How do you keep your hair looking great? Do you follow advice from the magazines, family members, or friends? When it comes to your hair, what works and what doesn’t can be tricky to decipher. We’ve listed some of the most common hair myths and debunked them below, so that you know what actually works and what doesn’t. Read on to learn more about how to get great hair!
Myth 1: If your hair is damaged, you can’t grow it longer
False! Your hair can always grow, no matter how damaged it is. The key to growing long, healthy hair is to focus on keeping your scalp healthy and your ends trimmed. When your ends are healthy, they won’t split and break off, which will allow your hair to grow longer. You can use products like oils or creams that have natural ingredients to help make your natural hair grow healthier. There are also many deep conditioning treatments for natural hair that can be done at home using things like eggs, mayonnaise, honey, olive oil and more. With regular care from deep conditioning treatments and protective styling techniques such as braids or buns you should be able to get your natural hair to grow very long without sacrificing its health.
Myth 2: If your hair isn’t growing at the rate you want, there must be something wrong with it
False! If your hair isn’t growing as fast as you’d like, it could be a number of things. Maybe you have a tight hairstyle that’s causing breakage, or maybe your diet isn’t providing the nutrients your hair needs to grow. But it’s probably not because there’s something wrong with your hair. Most people’s hair grows at a rate of about one inch per month. For some people, this means their locks might never get longer than 18 inches long, no matter how hard they try.
Myth 3: Shampoo makes your hair fall out
Shampoo does not cause your hair to fall out. In fact, shampoo can actually help to keep your scalp healthy by removing excess oil and buildup that can lead to hair loss. The myth may have started because people who are experiencing hair loss often notice more hair in their drain after shampooing. However, this is because they are losing more hair than usual, not because the shampoo is causing it. If you experience hair loss after using shampoo, there may be a different issue at hand. It’s best to talk with a dermatologist or other medical professional if you’re concerned about excessive hair shedding or thinning.
Myth 4: Straightening or Relaxing causes permanent damage
A lot of people believe that straightening or relaxing their hair causes permanent damage to their hair. This simply isn’t true! While heat styling can certainly damage your hair if it’s not done properly, it doesn’t have to be a permanent thing. If you use a heat protectant and don’t overdo it, you’ll be just fine. You might also want to try using less heat on a shorter style so that it has more time to cool down between styling sessions.

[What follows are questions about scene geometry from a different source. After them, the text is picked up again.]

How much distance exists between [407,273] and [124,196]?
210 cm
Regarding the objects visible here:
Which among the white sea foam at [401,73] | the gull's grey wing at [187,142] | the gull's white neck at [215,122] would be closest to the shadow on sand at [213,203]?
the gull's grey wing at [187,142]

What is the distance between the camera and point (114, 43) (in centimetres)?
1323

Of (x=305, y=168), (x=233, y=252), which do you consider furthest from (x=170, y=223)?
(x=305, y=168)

If you’re really worried about damaging your hair with too much heat, you could always opt for some protective styles like braids or twists which require no extra heat at all!
Myth 5: Black Hair Doesn’t Grow Fast Enough
It’s a common myth that black hair doesn’t grow as fast as other hair types. But the truth is, all hair grows at about 1⁄2 inch per month. The main difference is that African American hair appears to grow slower because it is more fragile and breaks more easily. While there are products and treatments that can help with hair growth, everyone’s individual genetics play the biggest role in how fast their hair will grow. In general, people of African descent tend to have a very high percentage of slow-growing hair follicles while Asian populations often have a higher percentage of fast-growing follicles.
Myth 6: Regular Trims Make Your Hair Grow Faster
While getting regular trims can help keep your hair healthy and prevent split ends, it won’t actually make your hair grow any faster. Genetics determines how fast your hair grows. However, if you are looking to maximize the length of your hair, regular trims can help prevent breakage. Trimming off just a few inches every six months or so will keep your hair from becoming too heavy and prone to breaking. You should also avoid using heat styling tools that emit infrared rays like curling irons and flat irons. These types of tools use infrared radiation which is absorbed by water molecules in your hair strands, making them more likely to dry out and break.
Myth 7: You Should Wash Your Hair Everyday
You might have heard that washing your hair every day is bad for your hair, but this isn’t necessarily true. In fact, washing your hair too little can actually be worse for your hair than washing it every day. The key is to find a balance that works for you and your hair type. If you have oily hair, you may need to wash it every day. If you have dry hair, you may only need to wash it once or twice a week. Listen to your hair and experiment until you find what works best for you.
Myth 8. Washing Your Hair Too Often Is Bad For It
Washing your hair too often is not bad for it. In fact, washing your hair too little can actually be worse for your scalp and hair. When you don’t wash your hair often enough, sebum (oil) and sweat can build up on your scalp and strands, which can lead to scalp irritation, dandruff, and greasy hair. So how often should you wash your hair? It depends on your hair type, but most people can get away with washing their hair every other day or every three days. Just make sure that when you do shampoo, you use a gentle shampoo and conditioner that doesn’t contain sulfates.